**Problem to work on:** In the listing below, locate the line containing "order: Artiodactyla" and copy it and every line after it through the end, exactly as written, leaving out any pictures.
[Start of section]
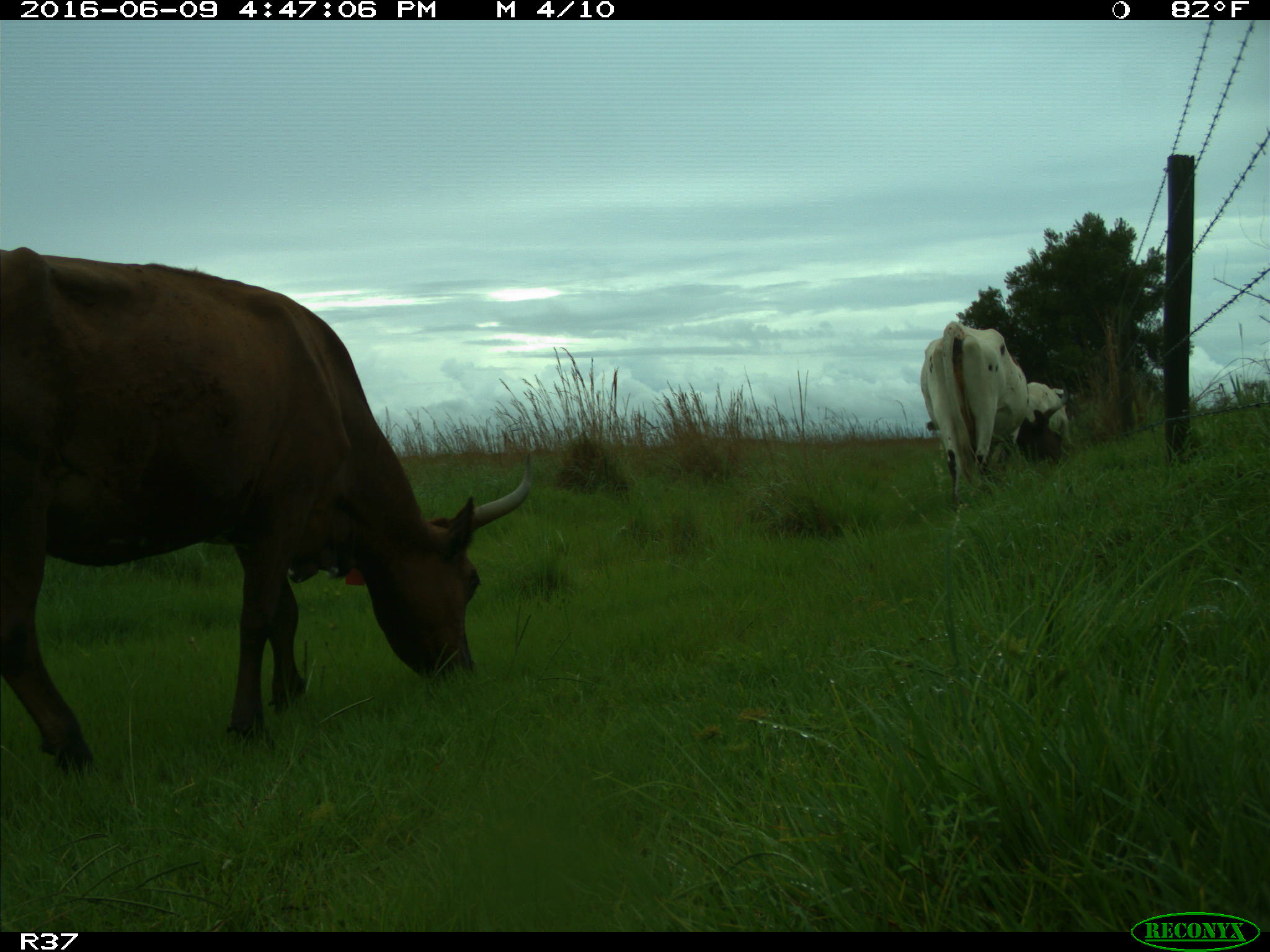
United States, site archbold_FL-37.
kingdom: Animalia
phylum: Chordata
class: Mammalia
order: Artiodactyla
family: Bovidae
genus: Bos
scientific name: Bos taurus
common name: domestic cow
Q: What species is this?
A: Bos taurus (domestic cow).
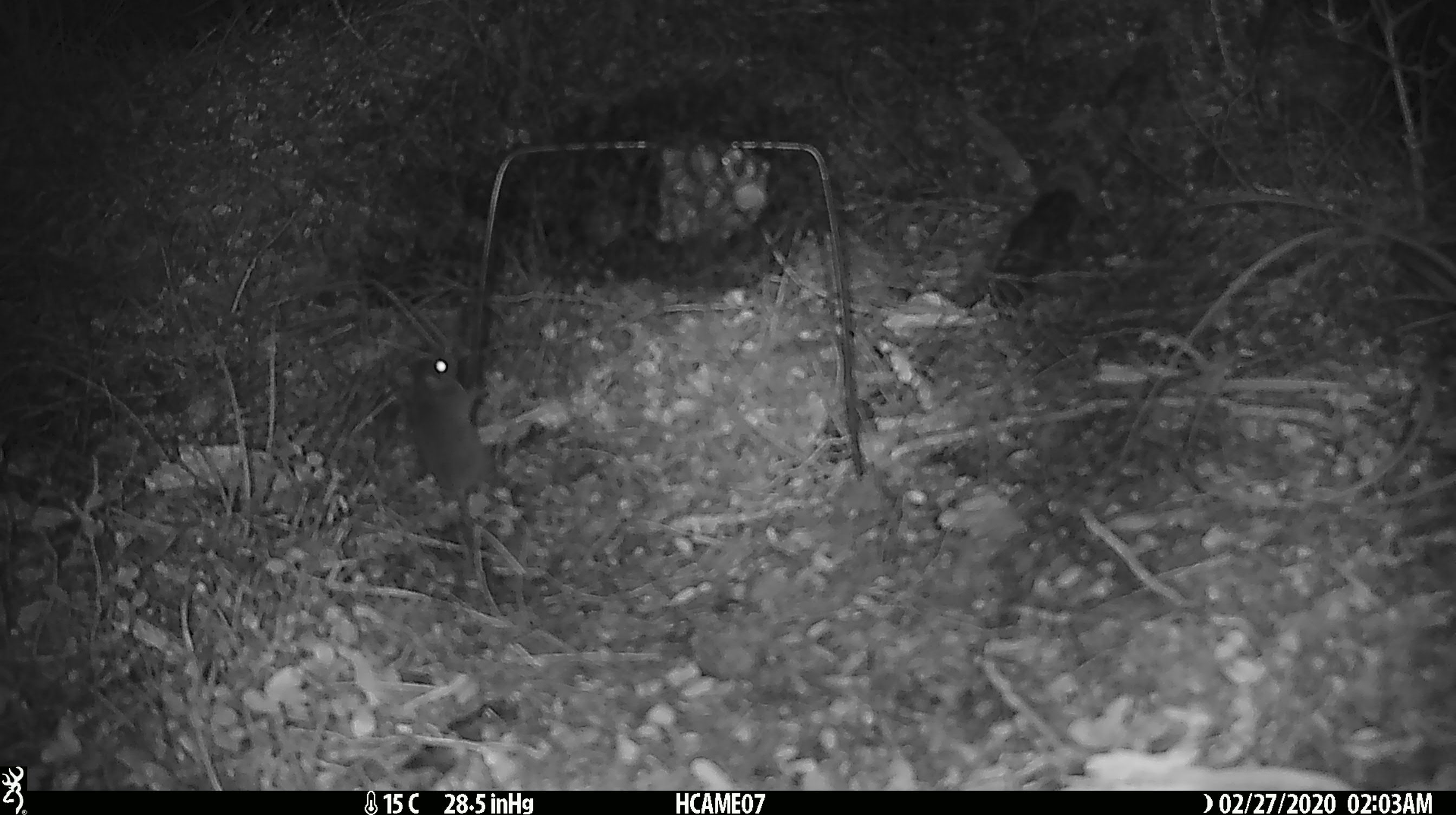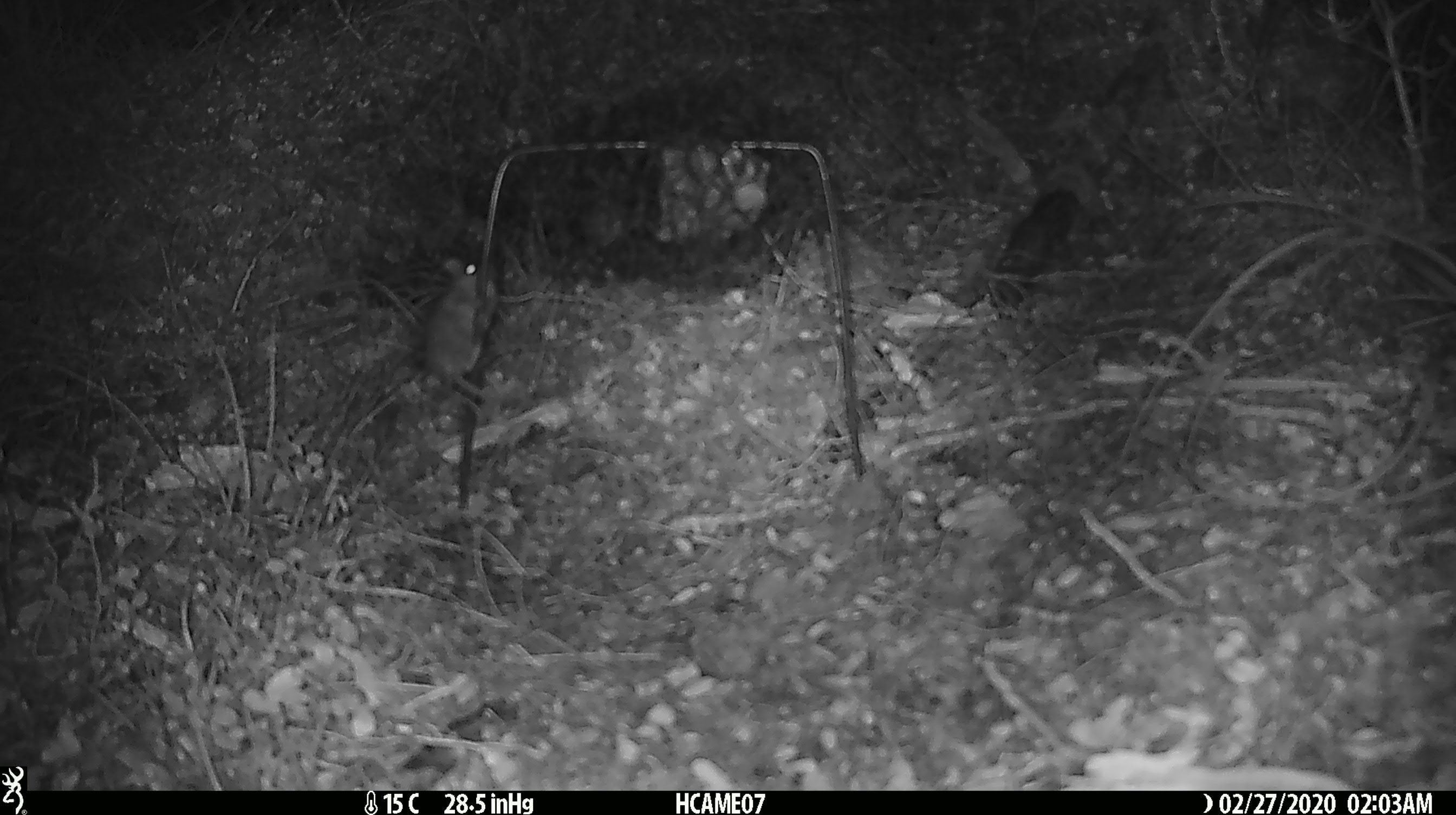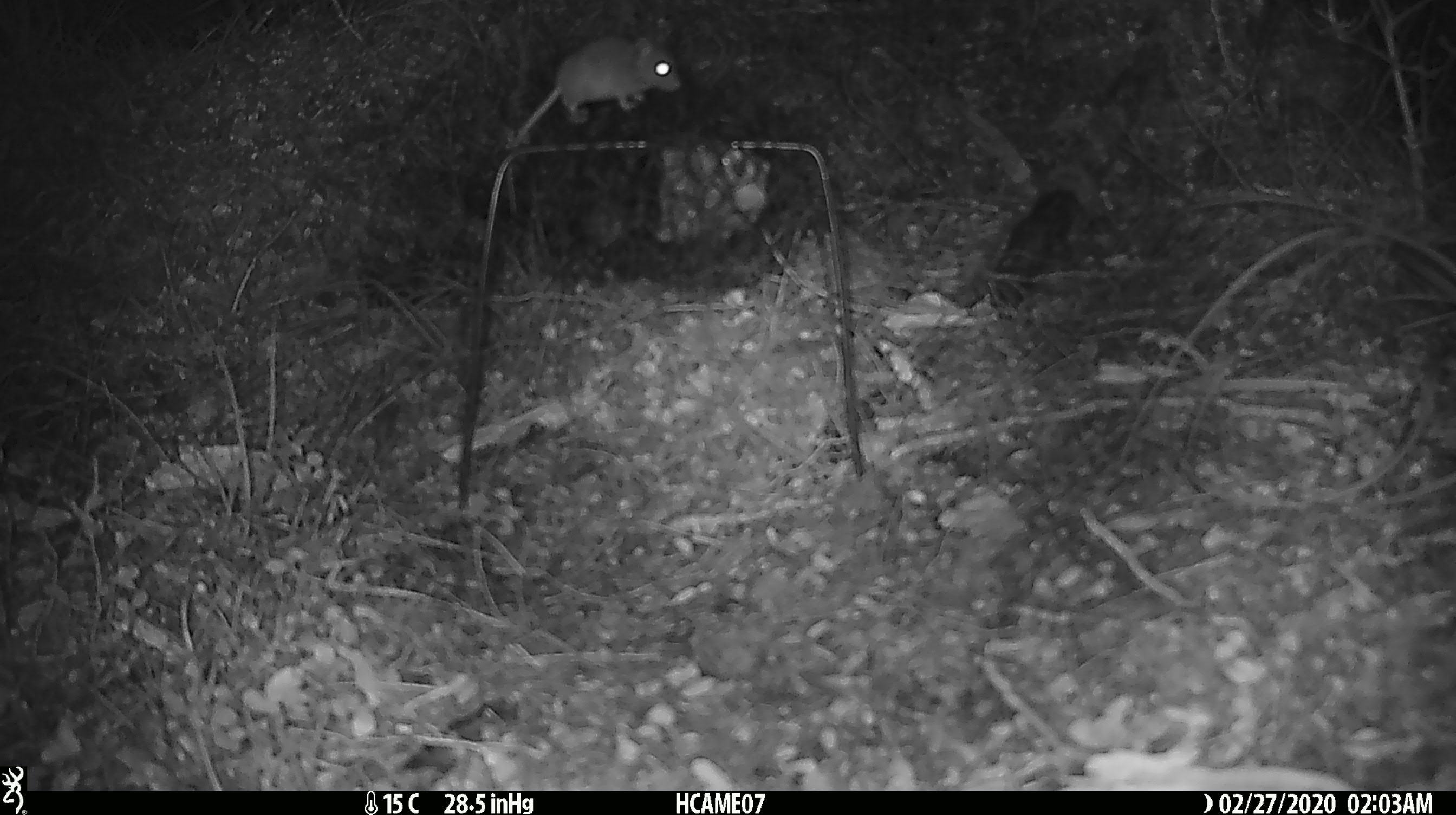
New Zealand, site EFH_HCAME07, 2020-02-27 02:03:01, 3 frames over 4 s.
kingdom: Animalia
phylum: Chordata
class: Mammalia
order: Rodentia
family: Muridae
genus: Mus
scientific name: Mus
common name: mouse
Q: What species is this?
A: Mouse (Mus).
[End of section]
**Solution:**
order: Artiodactyla
family: Bovidae
genus: Bos
scientific name: Bos taurus
common name: domestic cow
Q: What species is this?
A: Bos taurus (domestic cow).
New Zealand, site EFH_HCAME07, 2020-02-27 02:03:01, 3 frames over 4 s.
kingdom: Animalia
phylum: Chordata
class: Mammalia
order: Rodentia
family: Muridae
genus: Mus
scientific name: Mus
common name: mouse
Q: What species is this?
A: Mouse (Mus).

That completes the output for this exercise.